(TEXT FOR ANALYSIS)
- - -
# MRG/Sugarbush, MRG Barn, Jan 2012



## billski (Aug 5, 2011)

I am organizing a trip to MRG for our club in Mid-January. We'll be there for four days, and stay at Betsy's Barn. You make & pay your own lodging and tickets (but we know of deals). The idea is that you can breakout and go where ever you want, come back and eat together (one night at least at Betsy's). If you don't want to stay at the barn, go where you want. I'd definitely encourage to you go to the barn. It and Betsy are legends in VT ski history. It gives you infinite flexibility where to go and what to do. We will be there four days, but you can shorten/lengthen it as you please. Follow our web site for details, which should be out by September.


----------



## Nick (Aug 5, 2011)

You should try posting this up on the newly updated SkiMRV as well :lol:


----------



## madskier6 (Aug 13, 2011)

Sounds great, Bill.  I will try to make it.  I hope you mean January 2012 or else I've missed the trip.


----------



## thetrailboss (Aug 14, 2011)

Fixed the date.


----------



## Philpug (Aug 14, 2011)

The Barn was one of my favorite places on earth. I miss Craig and Vicki since they left. We will find a way to make it down to Taos to see them.
- - -
(ENTRIES PROVIDED)
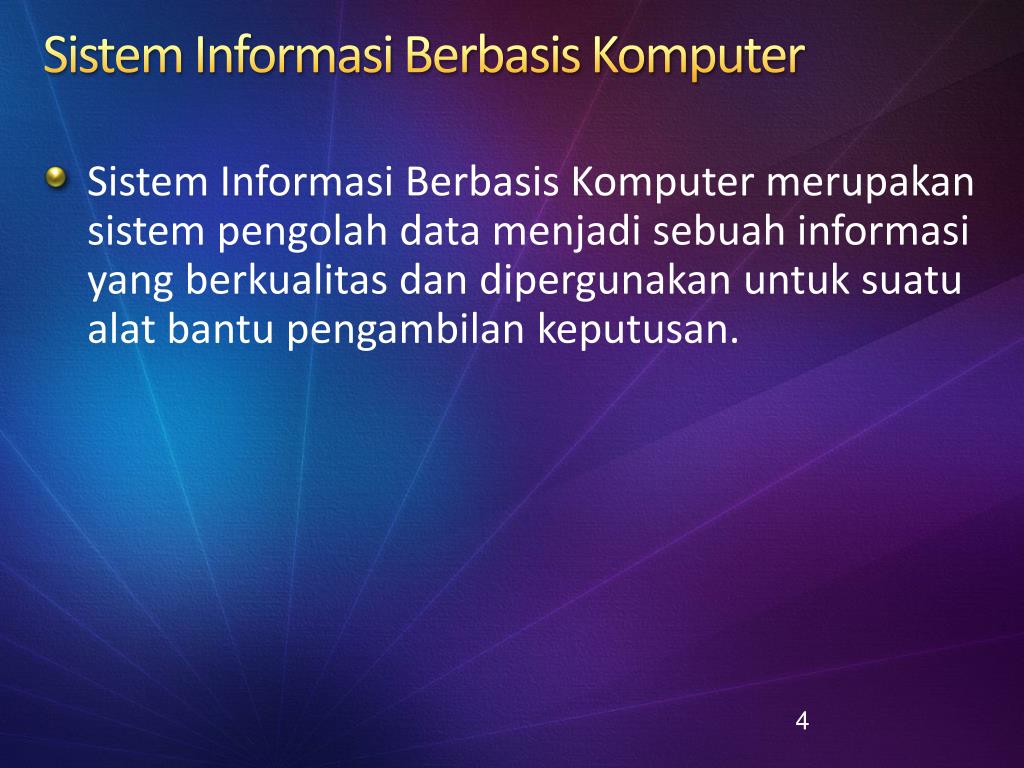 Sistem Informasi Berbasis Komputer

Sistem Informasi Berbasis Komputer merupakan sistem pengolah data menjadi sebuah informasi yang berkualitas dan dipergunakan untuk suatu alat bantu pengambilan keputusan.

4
- - -
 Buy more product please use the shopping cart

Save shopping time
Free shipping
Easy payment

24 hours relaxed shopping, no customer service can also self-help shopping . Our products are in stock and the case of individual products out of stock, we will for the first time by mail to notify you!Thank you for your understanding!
- - -
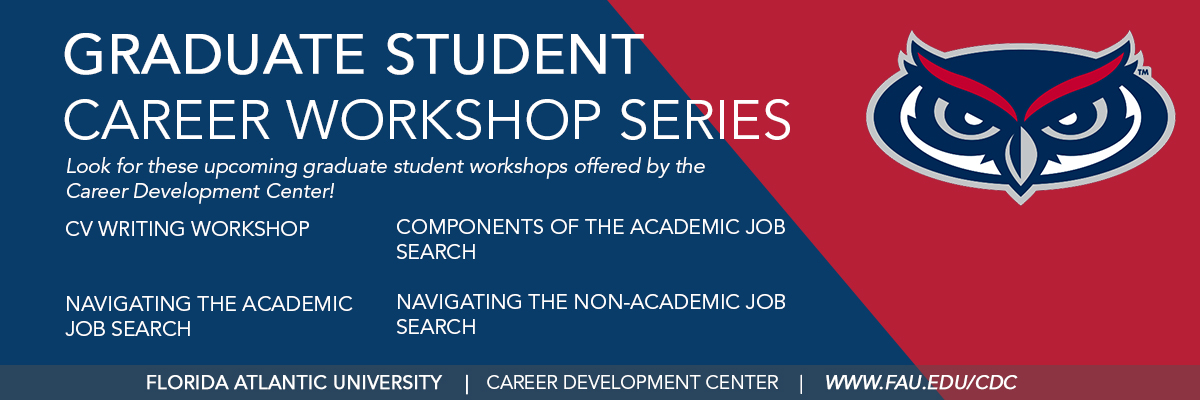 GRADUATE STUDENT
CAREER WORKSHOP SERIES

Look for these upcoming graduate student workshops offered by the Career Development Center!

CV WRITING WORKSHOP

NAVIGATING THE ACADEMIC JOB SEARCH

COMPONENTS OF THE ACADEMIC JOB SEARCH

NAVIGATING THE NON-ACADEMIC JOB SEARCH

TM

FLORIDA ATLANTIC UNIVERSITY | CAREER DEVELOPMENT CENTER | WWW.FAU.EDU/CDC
- - -
(WORK TO COMPLETE)
Reproduce the MRG trip thread from "## billski (Aug" to "out by September." word for word.

(SOLUTION TO THIS TASK)
## billski (Aug 5, 2011)

I am organizing a trip to MRG for our club in Mid-January. We'll be there for four days, and stay at Betsy's Barn. You make & pay your own lodging and tickets (but we know of deals). The idea is that you can breakout and go where ever you want, come back and eat together (one night at least at Betsy's). If you don't want to stay at the barn, go where you want. I'd definitely encourage to you go to the barn. It and Betsy are legends in VT ski history. It gives you infinite flexibility where to go and what to do. We will be there four days, but you can shorten/lengthen it as you please. Follow our web site for details, which should be out by September.